(Questions to answer):
A - According to the blog post, how many visitors does the blog get each day now?
B - Rewrite the part of the blog post that begins at the words "When I first" and stops after "are non-review posts.", changing "filler posts" to "side posts" throughout.

(Reading passage):
◇ ◇ ◇

Sunday, 10 November 2013
Looking Back at the Damage Done
A year ago today, on November 10, 2012, I wrote and posted this blog's very first post, almost on a whim, because I'd never thought of setting up a knitting blog until a few days prior to that. A year and 370 posts later, here we are. In the first few weeks of its existence, The Knitting Needle and the Damage Done had perhaps 20 visits a day, and now gets nearly 1000 visitors daily. The Facebook page for this blog, which I set up on November 26, 2012, has become a fun, active page, garnering over a thousand likes in less than a year. Trying to get the word out about this blog and build readership was very discouraging work at first. I used every self-promotion tip I could find on the net and some I thought up myself even though I am not someone who enjoys or is good at self-promotion. Fortunately after about six months of this I felt I didn't have to do that anymore (and for that matter had run out of things to try) and could just stick to updating the blog's Facebook page and my Twitter account daily, and rely on traffic to grow of its own accord over time.
Over the past week I've been doing a wholesale clean up of the archive, which has involved adjusting earlier posts to comply with the style that has evolved for the site, fixing at least some of the embarrassingly large number of mechanical errors, and also cleaning up the labels. (I wasn't happy with the way I'd labelled my posts. I'd been too specific and comprehensive, which meant that the list of labels on the blog had become an unwieldy mess. I'm hoping to finish cleaning up within the next week, after which the labels should be much more usable.) Re-reading all those posts proved a good year-end exercise, as I'd more or less forgotten many of my posts, and going through them all gave me a better sense of the evolution and state of the site as a whole.
When I first launched The Knitting Needle and the Damage Done, my idea was that it should be almost entirely about my reviews of knitting magazine reviews, and that all the other posts would be "filler posts" that I could write in five minutes. A year later, although the knitting magazine reviews have proved to be the site's main raison d'être and draw, with readers telling me that the site makes it very easy for them to keep up with and choose from among the fifteen knitting publications and additional special issues I review, the "filler posts" are more often than not just as time-intensive and lengthy as the reviews and run a close second in reader interest. As you can see, in the sidebar list of the ten most popular posts on this site, four are non-review posts.
It's been interesting to see which posts have proved popular. I don't consider the ten most-viewed posts in the list to be my ten best posts. But they somehow attracted lots of visitors, often for reasons that were ancillary to the post itself. The current most popular post, which has had more than 15,000 page views, is the post in which I analyze Ravelry's Top 5 Knitting Patterns, but it's only gotten so many viewings because it comes up in the search results when anyone Googles for "Ravelry free patterns". My second most popular post, which was on knitted shoes, was a different matter, as it concerned a knitting topic that was unusual and fun enough that it got linked to in some of the places a knitting blogger most hopes for: Vogue Knitting's and Lion Brand's Facebook pages, and on Knitting Paradise. The third most popular post, the post on knitting tattoos, enjoyed a modest viral boost because of its oddball appeal — even non-knitters found it fun. It was through this tattoo post that I got my first-ever traffic spike when my site was a month old, because Glenn Reynolds of InstaPundit linked to it. As for the other top ten posts, Vogue Knitting has such cachet my VK reviews always do well, and there are plenty of Jane Austen, Harry Potter, and Downton Abbey fans who knit to keep those special issue reviews high on the list. Then there's the fact that a post that makes the popular list will tend to stay there because it's so visible to anyone who visits the site.

◇ ◇ ◇

(Data provided):
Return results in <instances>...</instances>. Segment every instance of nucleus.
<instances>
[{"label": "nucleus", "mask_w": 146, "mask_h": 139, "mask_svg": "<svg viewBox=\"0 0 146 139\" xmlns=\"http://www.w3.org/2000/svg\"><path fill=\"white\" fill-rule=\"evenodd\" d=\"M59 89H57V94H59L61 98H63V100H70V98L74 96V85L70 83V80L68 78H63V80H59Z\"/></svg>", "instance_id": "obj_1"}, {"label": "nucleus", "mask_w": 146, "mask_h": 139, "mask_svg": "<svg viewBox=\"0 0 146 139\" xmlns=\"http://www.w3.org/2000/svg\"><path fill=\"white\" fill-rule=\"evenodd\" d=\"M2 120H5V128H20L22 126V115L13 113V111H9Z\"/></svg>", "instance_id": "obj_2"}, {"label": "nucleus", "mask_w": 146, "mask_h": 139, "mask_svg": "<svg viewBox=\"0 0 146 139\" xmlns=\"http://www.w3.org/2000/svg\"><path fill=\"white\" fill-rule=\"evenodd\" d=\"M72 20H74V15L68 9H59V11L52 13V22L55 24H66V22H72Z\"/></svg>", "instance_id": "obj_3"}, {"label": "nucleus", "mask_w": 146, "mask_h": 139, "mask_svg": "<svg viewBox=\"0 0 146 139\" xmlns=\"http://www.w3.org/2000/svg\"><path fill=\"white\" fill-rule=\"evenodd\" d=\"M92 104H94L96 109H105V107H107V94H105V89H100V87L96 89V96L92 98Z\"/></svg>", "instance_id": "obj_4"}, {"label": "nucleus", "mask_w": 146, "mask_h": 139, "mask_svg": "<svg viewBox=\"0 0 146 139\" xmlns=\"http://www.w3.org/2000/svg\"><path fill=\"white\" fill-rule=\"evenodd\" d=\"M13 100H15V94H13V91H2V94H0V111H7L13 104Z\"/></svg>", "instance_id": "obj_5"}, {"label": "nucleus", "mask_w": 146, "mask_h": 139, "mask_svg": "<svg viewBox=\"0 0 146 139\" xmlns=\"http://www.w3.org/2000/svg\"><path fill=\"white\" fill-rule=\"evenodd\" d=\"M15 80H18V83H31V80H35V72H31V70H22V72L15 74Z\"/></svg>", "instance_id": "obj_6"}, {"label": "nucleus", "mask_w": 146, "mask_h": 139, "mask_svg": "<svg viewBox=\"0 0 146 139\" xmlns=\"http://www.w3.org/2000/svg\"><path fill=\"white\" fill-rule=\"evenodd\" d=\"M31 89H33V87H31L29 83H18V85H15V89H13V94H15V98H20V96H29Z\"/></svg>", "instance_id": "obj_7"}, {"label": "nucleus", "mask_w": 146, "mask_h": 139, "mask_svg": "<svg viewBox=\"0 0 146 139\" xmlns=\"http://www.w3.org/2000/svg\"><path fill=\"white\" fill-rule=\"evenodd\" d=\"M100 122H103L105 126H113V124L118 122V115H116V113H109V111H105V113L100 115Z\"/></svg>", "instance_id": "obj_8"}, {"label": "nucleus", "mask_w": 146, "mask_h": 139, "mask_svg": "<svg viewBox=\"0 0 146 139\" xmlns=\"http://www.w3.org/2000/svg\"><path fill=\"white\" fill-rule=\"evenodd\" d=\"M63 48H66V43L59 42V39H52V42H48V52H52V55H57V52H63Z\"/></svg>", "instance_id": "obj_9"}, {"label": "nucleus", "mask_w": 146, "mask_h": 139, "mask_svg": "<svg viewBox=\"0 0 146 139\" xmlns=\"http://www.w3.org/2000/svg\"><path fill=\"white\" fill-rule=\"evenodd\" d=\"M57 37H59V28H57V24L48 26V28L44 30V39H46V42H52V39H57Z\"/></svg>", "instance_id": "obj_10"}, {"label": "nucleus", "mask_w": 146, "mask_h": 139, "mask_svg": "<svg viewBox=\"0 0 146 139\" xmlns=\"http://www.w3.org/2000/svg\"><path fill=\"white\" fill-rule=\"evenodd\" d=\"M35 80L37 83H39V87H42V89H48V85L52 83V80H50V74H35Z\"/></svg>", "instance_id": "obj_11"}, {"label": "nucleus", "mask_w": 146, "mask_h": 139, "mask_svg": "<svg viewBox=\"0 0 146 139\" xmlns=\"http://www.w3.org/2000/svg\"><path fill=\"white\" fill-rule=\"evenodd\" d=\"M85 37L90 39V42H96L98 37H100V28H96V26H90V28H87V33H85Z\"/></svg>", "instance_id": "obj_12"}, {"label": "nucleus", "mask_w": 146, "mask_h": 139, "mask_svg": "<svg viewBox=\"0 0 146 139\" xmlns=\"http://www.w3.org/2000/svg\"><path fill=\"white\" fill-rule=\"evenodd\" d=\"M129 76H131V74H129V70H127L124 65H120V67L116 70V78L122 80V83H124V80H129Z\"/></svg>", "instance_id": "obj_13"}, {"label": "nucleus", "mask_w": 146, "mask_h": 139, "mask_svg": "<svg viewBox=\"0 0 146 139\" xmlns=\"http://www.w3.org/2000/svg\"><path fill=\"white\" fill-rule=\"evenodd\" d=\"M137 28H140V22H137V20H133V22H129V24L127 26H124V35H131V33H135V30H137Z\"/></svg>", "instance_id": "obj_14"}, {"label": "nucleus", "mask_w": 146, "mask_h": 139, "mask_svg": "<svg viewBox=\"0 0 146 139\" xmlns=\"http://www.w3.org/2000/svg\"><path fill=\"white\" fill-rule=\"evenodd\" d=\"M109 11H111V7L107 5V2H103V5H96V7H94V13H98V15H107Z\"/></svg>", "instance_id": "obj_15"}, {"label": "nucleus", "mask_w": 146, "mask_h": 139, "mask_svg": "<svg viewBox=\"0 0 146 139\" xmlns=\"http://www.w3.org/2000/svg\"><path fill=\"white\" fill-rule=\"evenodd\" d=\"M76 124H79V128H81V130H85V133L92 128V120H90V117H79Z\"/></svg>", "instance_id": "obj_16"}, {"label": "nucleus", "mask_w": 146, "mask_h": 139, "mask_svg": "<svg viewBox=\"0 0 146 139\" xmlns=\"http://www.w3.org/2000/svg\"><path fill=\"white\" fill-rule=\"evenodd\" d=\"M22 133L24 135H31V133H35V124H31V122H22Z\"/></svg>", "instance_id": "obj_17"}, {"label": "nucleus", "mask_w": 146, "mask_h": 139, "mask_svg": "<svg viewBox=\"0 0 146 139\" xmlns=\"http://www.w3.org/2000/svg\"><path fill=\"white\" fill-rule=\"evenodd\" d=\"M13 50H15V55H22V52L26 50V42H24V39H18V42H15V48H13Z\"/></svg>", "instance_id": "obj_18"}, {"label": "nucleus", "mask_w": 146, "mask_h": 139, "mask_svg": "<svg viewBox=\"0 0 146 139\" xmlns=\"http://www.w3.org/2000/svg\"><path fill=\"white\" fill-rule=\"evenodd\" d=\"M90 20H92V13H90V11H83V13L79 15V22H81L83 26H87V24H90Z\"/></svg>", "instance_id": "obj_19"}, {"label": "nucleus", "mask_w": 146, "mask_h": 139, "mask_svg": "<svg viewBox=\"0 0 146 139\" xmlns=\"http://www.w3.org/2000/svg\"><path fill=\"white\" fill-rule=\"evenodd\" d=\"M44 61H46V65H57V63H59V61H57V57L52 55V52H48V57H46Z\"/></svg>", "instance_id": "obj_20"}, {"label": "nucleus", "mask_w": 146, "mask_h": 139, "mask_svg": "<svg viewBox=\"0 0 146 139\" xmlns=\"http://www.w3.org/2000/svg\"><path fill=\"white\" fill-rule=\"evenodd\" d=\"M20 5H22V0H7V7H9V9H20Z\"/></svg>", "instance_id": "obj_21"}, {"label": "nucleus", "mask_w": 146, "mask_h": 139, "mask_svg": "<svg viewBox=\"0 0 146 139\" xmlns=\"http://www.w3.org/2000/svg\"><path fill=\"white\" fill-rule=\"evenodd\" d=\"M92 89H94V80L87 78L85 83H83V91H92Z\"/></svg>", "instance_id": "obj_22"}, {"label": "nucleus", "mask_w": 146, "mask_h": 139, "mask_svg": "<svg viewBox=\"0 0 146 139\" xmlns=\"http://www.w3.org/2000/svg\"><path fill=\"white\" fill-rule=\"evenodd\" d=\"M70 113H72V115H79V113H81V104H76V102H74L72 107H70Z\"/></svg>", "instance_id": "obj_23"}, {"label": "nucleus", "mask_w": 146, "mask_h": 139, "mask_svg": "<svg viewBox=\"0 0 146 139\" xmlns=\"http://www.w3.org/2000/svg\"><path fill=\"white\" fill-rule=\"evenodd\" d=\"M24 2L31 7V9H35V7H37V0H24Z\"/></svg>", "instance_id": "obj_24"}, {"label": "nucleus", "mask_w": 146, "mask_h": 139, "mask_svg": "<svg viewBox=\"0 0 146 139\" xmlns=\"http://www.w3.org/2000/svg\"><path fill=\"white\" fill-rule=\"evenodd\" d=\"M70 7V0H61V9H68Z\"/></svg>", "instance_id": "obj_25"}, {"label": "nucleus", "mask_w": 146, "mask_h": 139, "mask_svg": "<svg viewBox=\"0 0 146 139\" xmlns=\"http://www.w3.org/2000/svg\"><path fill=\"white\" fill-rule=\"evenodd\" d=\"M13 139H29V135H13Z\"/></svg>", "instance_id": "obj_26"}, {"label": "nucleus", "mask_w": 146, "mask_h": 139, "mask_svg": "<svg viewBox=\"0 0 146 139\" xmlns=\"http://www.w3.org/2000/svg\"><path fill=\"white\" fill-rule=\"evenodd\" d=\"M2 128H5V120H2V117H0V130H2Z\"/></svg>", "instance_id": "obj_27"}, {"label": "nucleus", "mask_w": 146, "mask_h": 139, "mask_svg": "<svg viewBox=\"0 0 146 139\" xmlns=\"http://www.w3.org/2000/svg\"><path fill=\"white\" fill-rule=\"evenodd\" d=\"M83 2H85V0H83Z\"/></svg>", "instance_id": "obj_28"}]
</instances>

◇ ◇ ◇

(Solved problems):
A - It gets nearly 1000 visitors daily.

B -
When I first launched The Knitting Needle and the Damage Done, my idea was that it should be almost entirely about my reviews of knitting magazine reviews, and that all the other posts would be "side posts" that I could write in five minutes. A year later, although the knitting magazine reviews have proved to be the site's main raison d'être and draw, with readers telling me that the site makes it very easy for them to keep up with and choose from among the fifteen knitting publications and additional special issues I review, the "side posts" are more often than not just as time-intensive and lengthy as the reviews and run a close second in reader interest. As you can see, in the sidebar list of the ten most popular posts on this site, four are non-review posts.